L’espace bleu entre les nuages : l’espace extracellulaire dans la maladie de Parkinson

Résultats scientifiques Neuroscience, cognition

Le microenvironnement extracellulaire cérébral correspond à l’espace étroit qui entoure chaque cellule du système nerveux central. Il est composé d'un compartiment dynamique, l'espace extracellulaire, qui contient le fluide interstitiel et la matrice extracellulaire. Ce compartiment voit sa taille et sa composition physico-chimique évoluer dans un modèle murin de la maladie de Parkinson basé sur la présence d’une protéine mal repliée, la synucléine. Celle-ci peut alors mieux diffuser et potentiellement transmettre son message pathologique de proche en proche à d’autres parties du cerveau.
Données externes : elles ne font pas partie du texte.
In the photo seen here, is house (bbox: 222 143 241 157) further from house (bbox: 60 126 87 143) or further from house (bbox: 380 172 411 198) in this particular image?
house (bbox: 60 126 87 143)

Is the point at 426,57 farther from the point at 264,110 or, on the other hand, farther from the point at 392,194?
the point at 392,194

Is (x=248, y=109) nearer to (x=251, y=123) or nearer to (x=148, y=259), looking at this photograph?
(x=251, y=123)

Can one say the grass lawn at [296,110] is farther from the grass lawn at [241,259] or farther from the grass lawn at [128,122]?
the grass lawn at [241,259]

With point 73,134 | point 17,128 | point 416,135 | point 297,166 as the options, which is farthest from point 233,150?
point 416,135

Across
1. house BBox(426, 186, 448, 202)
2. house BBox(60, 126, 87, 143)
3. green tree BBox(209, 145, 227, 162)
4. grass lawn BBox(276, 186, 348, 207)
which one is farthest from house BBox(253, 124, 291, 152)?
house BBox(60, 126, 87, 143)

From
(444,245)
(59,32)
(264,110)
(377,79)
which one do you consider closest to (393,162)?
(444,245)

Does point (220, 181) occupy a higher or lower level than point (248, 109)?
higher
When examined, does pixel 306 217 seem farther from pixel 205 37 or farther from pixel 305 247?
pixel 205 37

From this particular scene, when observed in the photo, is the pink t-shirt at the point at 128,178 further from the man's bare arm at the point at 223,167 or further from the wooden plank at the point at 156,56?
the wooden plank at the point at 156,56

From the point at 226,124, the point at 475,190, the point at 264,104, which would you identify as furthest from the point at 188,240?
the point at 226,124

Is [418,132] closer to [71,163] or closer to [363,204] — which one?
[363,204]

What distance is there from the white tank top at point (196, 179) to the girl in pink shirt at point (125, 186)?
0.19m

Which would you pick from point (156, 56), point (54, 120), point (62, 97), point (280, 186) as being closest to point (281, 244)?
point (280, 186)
Ces résultats sont publiés dans la revue Nature Communications.

Décrit il y a 50 ans, le microenvironnement extracellulaire cérébral correspond à l’espace étroit qui entoure chaque cellule du système nerveux central. Il est composé d'un compartiment dynamique, l'espace extracellulaire, qui contient le fluide interstitiel et la matrice extracellulaire (MEC). La MEC, principal composant structurel de l'espace extracellulaire, est un réseau dense de macromolécules entourant les cellules, avec le polysaccharide hyaluronan (ou Acide Hyaluronique) entant que cadre structurel de la matrice. Le rôle principal de la MEC est de soutenir les cellules en fournissant un support d'adhésion, mais son rôle va également bien au-delà: la matrice est impliquée dans de nombreuses fonctions cellulaires, par ses propriétés physico-chimiques, sa structure et ses différents ligands. On sait que lors de la genèse des cancers, la MEC subit des transformations importantes, avec une structure plus visqueuse, ressemblant à celle associée au développement embryonnaire. Cependant, on connait peu de choses de son implication dans la physiopathologie des maladies neurodégénératives, et en particulier de la maladie de Parkinson.
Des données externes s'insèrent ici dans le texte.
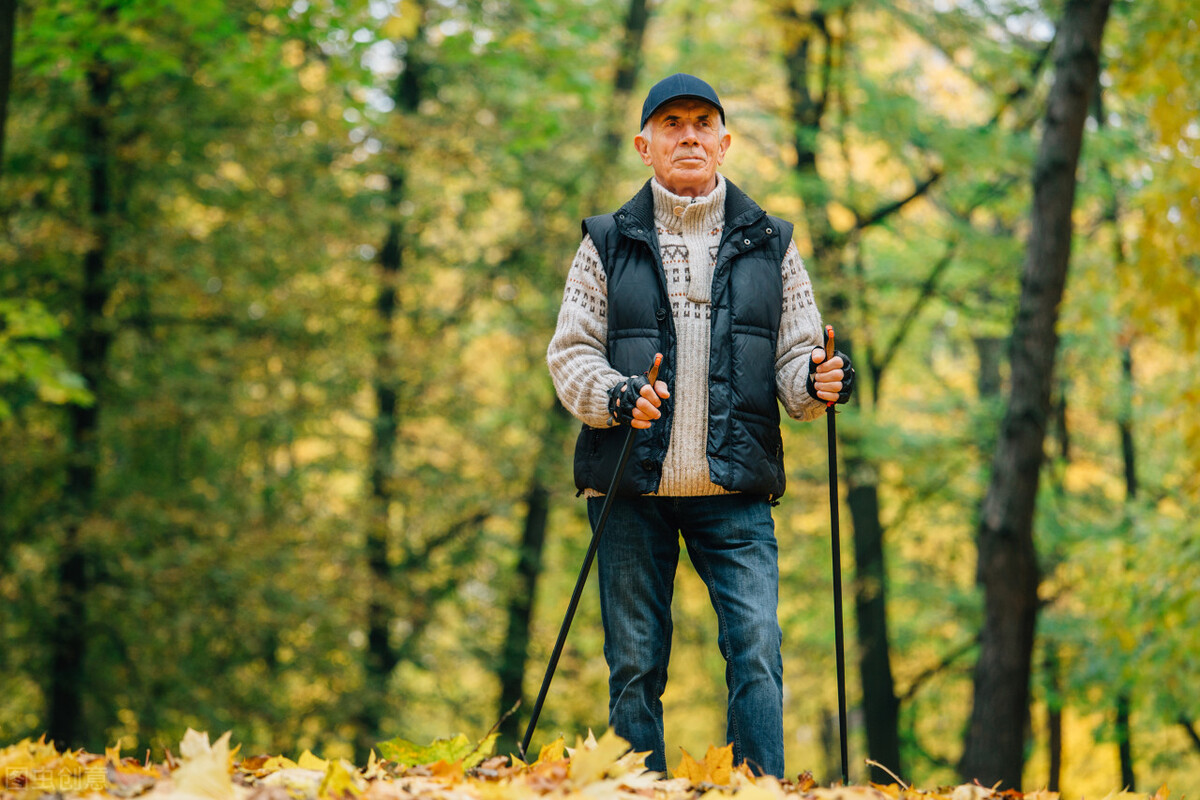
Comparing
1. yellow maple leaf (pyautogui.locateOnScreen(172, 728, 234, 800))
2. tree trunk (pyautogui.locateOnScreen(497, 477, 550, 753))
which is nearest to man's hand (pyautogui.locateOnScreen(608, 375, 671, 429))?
yellow maple leaf (pyautogui.locateOnScreen(172, 728, 234, 800))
Dans cette étude les scientifiques montrent que, dans un modèle murin de synucléinopathie parkinsonienne caractérisé par une perte progressive des neurones dopaminergiques, la substantia nigra dégénérée présente un espace extracellulaire plus large, associé à une diffusion accrue des molécules dans cet espace. L'étude montre également que l'acide hyaluronique, le principal composant de la matrice extracellulaire cérébrale, est dégradé en partie via la phagocytose par la microglie. Les petits fragments d’acide hyaluronique déclenchent l’activation microgliale, en suggérant une boucle bidirectionnelle entre la matrice et la microglie dans cette pathologie

Fait intéressant, la fragmentation d’acide hyaluronique exacerbe l'activation de la microglie, des cellules spécialisée dans la réponse inflammatoire du cerveau et dans l’éliminations des déchets, dans le modèle murin utilisé, entraînant une neuroprotection à long terme. Cela identifie la manipulation de la matrice extracellulaire comme stratégie thérapeutique potentielle pour modifier le décours de la maladie. 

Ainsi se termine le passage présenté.